# Cheese Boards



## Salty dog (Jul 22, 2013)

Found these at a car show in the boonies. He said he makes them from scrap. 
Perfect for our "cheese board".


----------



## Salty dog (Jul 22, 2013)




----------



## CanadianMan (Jul 22, 2013)

Those are really nice, good presentation for a cheese board


----------



## Zwiefel (Jul 22, 2013)

nice score Salty!


----------



## Salty dog (Jul 22, 2013)

where is this thread?


----------



## Crothcipt (Jul 22, 2013)

What's cooking....

Good score


----------



## Salty dog (Jul 22, 2013)

ok, thx


----------



## AFKitchenknivesguy (Jul 23, 2013)

I like, especially if you got them at a good deal.


----------



## Salty dog (Jul 23, 2013)

$55.00 for the three.


----------



## Mrmnms (Jul 23, 2013)

Very cool, rip deal


----------



## ptolemy (Jul 24, 2013)

Oh, they look great.


----------



## EdipisReks (Jul 25, 2013)

Nice looking boards!


----------



## mzer (Jul 25, 2013)

Don't like them. I would not be happy being served cheese on these and would prefer a plate or a simple, rustic wooden board like this.
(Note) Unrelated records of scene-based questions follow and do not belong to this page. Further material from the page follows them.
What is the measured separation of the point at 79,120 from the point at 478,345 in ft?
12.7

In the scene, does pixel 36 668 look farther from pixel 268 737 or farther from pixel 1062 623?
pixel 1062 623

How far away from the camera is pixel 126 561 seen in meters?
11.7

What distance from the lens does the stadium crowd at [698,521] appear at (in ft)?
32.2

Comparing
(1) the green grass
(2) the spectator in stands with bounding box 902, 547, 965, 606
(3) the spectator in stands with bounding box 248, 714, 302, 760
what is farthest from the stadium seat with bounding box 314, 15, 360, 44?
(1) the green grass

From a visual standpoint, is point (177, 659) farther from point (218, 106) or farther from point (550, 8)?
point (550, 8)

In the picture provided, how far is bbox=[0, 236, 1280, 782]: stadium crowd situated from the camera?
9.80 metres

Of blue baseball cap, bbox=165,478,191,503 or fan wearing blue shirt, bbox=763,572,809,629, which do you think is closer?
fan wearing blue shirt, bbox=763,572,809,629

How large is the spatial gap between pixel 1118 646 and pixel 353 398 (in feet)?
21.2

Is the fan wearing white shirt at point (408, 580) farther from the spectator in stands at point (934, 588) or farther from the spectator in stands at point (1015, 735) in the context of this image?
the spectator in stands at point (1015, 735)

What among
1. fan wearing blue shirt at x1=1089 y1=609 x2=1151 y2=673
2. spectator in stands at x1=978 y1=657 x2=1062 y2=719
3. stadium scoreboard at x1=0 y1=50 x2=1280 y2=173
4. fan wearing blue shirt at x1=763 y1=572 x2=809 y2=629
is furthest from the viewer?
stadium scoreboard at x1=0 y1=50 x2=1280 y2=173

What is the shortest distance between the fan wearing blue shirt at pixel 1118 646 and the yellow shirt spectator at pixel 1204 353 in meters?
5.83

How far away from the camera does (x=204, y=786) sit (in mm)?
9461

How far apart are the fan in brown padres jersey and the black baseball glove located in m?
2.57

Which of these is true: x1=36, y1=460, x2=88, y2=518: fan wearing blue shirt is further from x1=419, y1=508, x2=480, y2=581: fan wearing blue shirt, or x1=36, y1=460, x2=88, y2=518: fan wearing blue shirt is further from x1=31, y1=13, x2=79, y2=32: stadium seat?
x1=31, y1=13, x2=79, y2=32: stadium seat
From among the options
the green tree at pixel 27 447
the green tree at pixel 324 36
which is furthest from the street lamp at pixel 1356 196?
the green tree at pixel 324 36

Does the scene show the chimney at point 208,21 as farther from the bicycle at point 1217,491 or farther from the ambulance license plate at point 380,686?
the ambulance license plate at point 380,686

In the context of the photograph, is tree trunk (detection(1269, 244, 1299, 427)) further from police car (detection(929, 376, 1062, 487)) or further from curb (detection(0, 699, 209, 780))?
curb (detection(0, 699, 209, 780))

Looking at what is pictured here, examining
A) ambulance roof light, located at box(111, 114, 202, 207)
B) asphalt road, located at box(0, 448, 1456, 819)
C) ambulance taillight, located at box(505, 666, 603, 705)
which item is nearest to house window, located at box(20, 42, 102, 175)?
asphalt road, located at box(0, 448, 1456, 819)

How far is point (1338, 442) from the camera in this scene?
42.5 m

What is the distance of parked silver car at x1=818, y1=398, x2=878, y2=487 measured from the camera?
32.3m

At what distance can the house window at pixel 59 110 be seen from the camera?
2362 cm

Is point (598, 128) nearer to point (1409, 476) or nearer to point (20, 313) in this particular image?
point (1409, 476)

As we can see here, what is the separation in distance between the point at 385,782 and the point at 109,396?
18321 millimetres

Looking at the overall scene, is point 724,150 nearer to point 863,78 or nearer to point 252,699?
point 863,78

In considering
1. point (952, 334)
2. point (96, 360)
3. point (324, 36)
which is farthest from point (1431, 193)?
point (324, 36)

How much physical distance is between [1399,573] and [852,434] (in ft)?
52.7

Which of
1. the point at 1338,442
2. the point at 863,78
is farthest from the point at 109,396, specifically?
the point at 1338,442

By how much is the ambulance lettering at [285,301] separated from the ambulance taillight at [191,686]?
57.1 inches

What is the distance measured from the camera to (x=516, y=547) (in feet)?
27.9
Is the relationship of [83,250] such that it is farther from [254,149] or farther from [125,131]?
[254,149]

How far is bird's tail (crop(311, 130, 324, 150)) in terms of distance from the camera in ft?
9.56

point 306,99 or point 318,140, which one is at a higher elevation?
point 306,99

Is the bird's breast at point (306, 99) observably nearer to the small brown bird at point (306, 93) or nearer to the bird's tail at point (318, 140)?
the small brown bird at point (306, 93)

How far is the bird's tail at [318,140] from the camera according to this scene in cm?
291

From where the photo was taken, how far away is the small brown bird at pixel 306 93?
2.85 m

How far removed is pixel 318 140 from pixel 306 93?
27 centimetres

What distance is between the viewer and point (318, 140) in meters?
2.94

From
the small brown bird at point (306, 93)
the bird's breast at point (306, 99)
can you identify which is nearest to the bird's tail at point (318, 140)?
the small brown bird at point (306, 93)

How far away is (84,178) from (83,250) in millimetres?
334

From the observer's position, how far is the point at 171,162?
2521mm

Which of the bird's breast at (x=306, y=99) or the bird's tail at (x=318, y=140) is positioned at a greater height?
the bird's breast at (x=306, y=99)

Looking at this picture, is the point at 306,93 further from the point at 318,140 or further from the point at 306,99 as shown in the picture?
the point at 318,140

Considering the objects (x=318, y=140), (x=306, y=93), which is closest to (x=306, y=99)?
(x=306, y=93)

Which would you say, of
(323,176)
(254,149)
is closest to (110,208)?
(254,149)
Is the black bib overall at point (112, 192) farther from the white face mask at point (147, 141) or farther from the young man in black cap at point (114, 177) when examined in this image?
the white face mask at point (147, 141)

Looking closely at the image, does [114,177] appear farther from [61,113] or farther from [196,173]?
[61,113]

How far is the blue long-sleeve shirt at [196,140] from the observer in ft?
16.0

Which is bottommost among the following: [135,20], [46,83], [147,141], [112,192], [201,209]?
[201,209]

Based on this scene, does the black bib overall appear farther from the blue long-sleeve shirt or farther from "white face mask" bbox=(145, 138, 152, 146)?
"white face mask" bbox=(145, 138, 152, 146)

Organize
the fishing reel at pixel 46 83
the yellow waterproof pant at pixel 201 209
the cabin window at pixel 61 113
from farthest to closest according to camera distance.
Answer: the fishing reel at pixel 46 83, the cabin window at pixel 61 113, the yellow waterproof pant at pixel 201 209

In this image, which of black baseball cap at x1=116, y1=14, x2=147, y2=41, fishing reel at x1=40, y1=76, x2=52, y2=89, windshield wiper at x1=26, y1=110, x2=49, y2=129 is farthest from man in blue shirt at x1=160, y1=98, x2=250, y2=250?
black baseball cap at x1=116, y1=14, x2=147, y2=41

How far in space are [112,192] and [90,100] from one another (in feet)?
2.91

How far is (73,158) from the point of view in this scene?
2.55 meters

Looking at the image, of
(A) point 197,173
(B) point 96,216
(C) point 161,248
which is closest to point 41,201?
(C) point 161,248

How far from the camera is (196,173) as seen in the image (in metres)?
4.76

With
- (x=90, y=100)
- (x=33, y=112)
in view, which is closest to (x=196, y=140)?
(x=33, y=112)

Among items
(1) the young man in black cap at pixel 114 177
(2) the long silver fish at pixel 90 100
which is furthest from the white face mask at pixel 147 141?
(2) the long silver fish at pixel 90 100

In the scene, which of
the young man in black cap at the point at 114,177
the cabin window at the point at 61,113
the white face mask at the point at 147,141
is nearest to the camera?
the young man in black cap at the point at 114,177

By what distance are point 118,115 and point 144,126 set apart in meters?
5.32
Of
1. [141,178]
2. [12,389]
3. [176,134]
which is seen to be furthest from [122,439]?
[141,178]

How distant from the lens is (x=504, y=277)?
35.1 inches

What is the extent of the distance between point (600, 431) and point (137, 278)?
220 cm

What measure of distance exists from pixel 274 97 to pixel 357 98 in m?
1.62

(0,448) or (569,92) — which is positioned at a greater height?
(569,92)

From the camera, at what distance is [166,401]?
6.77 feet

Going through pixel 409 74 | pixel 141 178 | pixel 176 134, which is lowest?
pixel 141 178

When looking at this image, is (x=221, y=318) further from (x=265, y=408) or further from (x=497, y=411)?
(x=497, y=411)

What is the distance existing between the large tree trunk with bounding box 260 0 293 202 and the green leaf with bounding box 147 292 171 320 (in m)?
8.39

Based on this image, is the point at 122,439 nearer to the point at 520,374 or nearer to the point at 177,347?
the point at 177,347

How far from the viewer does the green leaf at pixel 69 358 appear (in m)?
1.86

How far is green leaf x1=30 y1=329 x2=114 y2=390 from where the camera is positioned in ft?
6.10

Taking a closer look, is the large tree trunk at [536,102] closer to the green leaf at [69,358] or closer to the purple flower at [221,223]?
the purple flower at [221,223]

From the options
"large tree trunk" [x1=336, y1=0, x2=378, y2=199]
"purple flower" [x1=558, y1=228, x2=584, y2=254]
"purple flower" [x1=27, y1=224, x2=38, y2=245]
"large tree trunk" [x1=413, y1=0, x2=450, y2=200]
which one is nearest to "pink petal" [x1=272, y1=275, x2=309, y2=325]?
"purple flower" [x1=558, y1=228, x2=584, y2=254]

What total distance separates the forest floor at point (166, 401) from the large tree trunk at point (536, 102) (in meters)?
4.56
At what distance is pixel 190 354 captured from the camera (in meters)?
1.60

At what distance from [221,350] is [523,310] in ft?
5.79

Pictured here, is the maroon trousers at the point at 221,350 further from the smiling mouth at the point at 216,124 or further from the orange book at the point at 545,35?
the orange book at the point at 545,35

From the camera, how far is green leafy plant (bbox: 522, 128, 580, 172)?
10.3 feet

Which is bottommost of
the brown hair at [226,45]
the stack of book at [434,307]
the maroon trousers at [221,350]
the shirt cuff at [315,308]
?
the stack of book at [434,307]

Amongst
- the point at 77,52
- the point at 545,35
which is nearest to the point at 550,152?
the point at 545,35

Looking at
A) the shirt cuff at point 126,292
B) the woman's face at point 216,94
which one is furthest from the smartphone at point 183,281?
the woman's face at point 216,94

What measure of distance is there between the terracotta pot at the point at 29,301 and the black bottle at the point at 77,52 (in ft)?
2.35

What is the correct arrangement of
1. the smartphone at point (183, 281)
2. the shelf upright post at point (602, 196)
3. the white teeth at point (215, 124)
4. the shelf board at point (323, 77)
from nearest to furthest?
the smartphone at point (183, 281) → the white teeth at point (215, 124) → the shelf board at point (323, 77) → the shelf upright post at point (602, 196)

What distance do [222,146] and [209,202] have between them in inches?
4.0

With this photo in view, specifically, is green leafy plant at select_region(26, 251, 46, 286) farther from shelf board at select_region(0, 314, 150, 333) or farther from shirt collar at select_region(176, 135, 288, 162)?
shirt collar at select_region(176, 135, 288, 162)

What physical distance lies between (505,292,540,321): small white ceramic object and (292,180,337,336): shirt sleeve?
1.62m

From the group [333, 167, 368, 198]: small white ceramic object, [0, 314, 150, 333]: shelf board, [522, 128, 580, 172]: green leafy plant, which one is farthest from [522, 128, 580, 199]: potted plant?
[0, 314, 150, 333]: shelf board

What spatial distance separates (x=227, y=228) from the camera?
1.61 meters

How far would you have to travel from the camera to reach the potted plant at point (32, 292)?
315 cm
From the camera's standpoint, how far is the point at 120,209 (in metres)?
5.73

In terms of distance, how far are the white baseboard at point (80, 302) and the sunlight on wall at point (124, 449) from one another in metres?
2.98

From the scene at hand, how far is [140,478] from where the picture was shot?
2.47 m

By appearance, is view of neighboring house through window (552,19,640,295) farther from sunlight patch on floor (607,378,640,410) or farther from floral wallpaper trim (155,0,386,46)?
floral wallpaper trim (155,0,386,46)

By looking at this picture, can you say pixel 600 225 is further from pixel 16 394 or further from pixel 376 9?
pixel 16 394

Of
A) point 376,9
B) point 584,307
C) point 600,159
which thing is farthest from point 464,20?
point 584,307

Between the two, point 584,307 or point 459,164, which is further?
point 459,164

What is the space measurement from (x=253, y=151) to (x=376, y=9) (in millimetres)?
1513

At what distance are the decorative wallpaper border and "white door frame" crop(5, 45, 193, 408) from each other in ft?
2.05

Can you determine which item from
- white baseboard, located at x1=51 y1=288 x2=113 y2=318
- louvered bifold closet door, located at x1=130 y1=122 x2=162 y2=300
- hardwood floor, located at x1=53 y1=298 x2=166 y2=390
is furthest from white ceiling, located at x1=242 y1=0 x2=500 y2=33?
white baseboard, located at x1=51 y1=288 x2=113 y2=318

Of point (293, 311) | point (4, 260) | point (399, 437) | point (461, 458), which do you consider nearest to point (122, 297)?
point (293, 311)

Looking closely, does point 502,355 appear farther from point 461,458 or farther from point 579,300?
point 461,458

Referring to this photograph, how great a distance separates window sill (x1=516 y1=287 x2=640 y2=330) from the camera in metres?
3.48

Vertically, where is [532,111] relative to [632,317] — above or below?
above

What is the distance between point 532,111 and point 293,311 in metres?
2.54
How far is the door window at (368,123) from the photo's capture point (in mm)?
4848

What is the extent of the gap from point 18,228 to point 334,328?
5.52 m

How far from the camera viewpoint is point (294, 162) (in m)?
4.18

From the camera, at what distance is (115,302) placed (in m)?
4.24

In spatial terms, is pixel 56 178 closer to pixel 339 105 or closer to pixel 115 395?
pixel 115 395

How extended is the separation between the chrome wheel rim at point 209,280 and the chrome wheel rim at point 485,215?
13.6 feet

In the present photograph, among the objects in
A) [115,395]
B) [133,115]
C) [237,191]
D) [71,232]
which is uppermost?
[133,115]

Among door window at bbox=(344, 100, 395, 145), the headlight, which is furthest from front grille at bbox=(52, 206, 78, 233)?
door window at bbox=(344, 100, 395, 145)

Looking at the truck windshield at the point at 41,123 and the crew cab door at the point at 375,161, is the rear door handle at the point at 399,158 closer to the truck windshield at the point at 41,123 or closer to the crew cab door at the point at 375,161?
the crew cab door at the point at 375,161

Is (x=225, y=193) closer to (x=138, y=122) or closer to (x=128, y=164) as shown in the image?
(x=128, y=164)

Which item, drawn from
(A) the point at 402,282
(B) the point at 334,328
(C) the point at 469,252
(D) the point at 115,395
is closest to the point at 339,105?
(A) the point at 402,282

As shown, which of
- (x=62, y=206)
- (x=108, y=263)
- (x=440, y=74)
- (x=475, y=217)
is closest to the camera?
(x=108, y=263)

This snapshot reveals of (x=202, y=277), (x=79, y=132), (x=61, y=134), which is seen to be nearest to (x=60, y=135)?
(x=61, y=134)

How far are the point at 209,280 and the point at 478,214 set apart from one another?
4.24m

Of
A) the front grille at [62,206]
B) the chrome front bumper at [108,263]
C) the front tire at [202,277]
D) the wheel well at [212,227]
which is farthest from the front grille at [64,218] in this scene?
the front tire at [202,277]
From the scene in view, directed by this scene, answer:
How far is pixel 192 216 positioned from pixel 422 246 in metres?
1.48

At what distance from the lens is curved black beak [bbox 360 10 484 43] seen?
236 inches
Just my .02 as a customer.


----------



## EdipisReks (Jul 25, 2013)

mzer said:


> Don't like them. I would not be happy being served cheese on these and would prefer a plate or a simple, rustic wooden board like this.
> 
> 
> 
> ...



yeah, I'm sure camembert and morbier would taste terrible off of them. :eyebrow:


----------



## 77kath (Jul 25, 2013)

I like cheese served on almost anything. These anythings are better than most.


----------



## Crothcipt (Jul 25, 2013)

mzer said:


> Don't like them. I would not be happy being served cheese on these and would prefer a plate or a simple, rustic wooden board like this.
> 
> 
> 
> ...



That board is huge. What would you want off that? A whole wheel? I don't know if your joking or serious.


----------



## mzer (Jul 25, 2013)

Crothcipt said:


> That board is huge. What would you want off that? A whole wheel? I don't know if your joking or serious.



I was talking about the style, not the size. I didn't realize that criticism wasn't tolerated on this board, but those boards are ugly and I don't like them.


----------